* START EXCERPTED DATA *

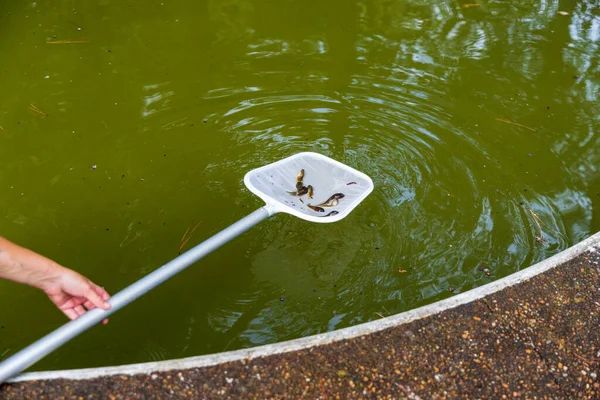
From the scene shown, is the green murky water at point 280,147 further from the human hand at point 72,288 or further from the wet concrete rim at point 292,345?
the wet concrete rim at point 292,345

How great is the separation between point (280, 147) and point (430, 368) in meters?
2.00

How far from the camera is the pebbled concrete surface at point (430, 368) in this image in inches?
68.1

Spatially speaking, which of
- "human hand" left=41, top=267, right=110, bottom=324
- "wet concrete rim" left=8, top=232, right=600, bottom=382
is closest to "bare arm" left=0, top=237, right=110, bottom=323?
"human hand" left=41, top=267, right=110, bottom=324

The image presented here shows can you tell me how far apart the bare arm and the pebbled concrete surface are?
1.14 ft

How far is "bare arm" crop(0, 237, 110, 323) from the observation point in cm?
185

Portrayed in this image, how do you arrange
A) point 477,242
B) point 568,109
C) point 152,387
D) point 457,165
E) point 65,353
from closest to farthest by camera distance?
1. point 152,387
2. point 65,353
3. point 477,242
4. point 457,165
5. point 568,109

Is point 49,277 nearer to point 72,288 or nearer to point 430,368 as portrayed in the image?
point 72,288

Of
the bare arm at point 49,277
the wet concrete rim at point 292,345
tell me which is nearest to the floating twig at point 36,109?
the bare arm at point 49,277

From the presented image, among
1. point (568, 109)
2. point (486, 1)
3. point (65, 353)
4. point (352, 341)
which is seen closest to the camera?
point (352, 341)

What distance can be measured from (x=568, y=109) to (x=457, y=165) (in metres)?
1.05

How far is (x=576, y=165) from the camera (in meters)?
3.43

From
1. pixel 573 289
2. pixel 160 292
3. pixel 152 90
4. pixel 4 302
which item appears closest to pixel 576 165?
pixel 573 289

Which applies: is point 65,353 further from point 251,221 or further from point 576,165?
point 576,165

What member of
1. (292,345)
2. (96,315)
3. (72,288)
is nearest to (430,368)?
(292,345)
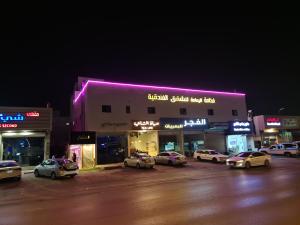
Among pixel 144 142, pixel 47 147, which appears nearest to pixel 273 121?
pixel 144 142

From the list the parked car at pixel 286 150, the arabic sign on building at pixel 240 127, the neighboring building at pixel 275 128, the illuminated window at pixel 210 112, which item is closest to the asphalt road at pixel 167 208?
the parked car at pixel 286 150

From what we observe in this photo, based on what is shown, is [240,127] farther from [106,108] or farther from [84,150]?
[84,150]

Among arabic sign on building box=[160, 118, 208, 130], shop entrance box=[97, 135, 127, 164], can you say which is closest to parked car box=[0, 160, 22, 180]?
shop entrance box=[97, 135, 127, 164]

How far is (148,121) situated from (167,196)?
2365 centimetres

* END EXCERPTED DATA *

» GIVEN INSTRUCTION
Retype every item above line for line, omitting the pictures.

» RESULT FOR THIS TASK
From the scene shown, is the green murky water at point 280,147 further from the human hand at point 72,288 or further from the wet concrete rim at point 292,345?
the wet concrete rim at point 292,345

How great is the separation between point (280, 147) and point (430, 368) in meters?
2.00

How far from the camera is the pebbled concrete surface at point (430, 368) in this image in inches?
68.1

Spatially speaking, which of
- "human hand" left=41, top=267, right=110, bottom=324
- "wet concrete rim" left=8, top=232, right=600, bottom=382
is closest to "bare arm" left=0, top=237, right=110, bottom=323?
"human hand" left=41, top=267, right=110, bottom=324

The image presented here shows can you tell me how far apart the bare arm and the pebbled concrete surface are?
1.14 ft

How far is "bare arm" crop(0, 237, 110, 323) from the observation point in cm?
185

Portrayed in this image, how do you arrange
A) point 477,242
B) point 568,109
C) point 152,387
D) point 457,165
E) point 65,353
from closest to farthest by camera distance?
1. point 152,387
2. point 65,353
3. point 477,242
4. point 457,165
5. point 568,109

Is point 49,277 nearer to point 72,288 or nearer to point 430,368 as portrayed in the image?
point 72,288

Of
the bare arm at point 49,277
the wet concrete rim at point 292,345
tell me which is nearest to the floating twig at point 36,109?
the bare arm at point 49,277

From the presented image, among
1. point (568, 109)
2. point (486, 1)
3. point (65, 353)
4. point (352, 341)
which is seen closest to the camera?
point (352, 341)

What distance can be measured from (x=568, y=109) to (x=457, y=165) (in metres)?
1.05

How far is (x=576, y=165) from the camera (in meters)?
3.43

From
1. pixel 573 289
2. pixel 160 292
3. pixel 152 90
4. pixel 4 302
which item appears closest to pixel 576 165?
pixel 573 289

Which applies: is point 65,353 further from point 251,221 or further from point 576,165?
point 576,165

What member of
1. (292,345)
2. (96,315)
3. (72,288)
is nearest to (430,368)?
(292,345)
Among pixel 144 142, pixel 47 147, which appears nearest to pixel 273 121?
pixel 144 142

From the list the parked car at pixel 286 150, the arabic sign on building at pixel 240 127, the neighboring building at pixel 275 128, the illuminated window at pixel 210 112, which item is closest to the asphalt road at pixel 167 208?
the parked car at pixel 286 150

From what we observe in this photo, based on what is shown, is [240,127] farther from [106,108] or farther from [84,150]?
[84,150]

Among arabic sign on building box=[160, 118, 208, 130], shop entrance box=[97, 135, 127, 164], can you say which is closest to parked car box=[0, 160, 22, 180]?
shop entrance box=[97, 135, 127, 164]

How far is (148,121) situated from (167,196)?
2365 centimetres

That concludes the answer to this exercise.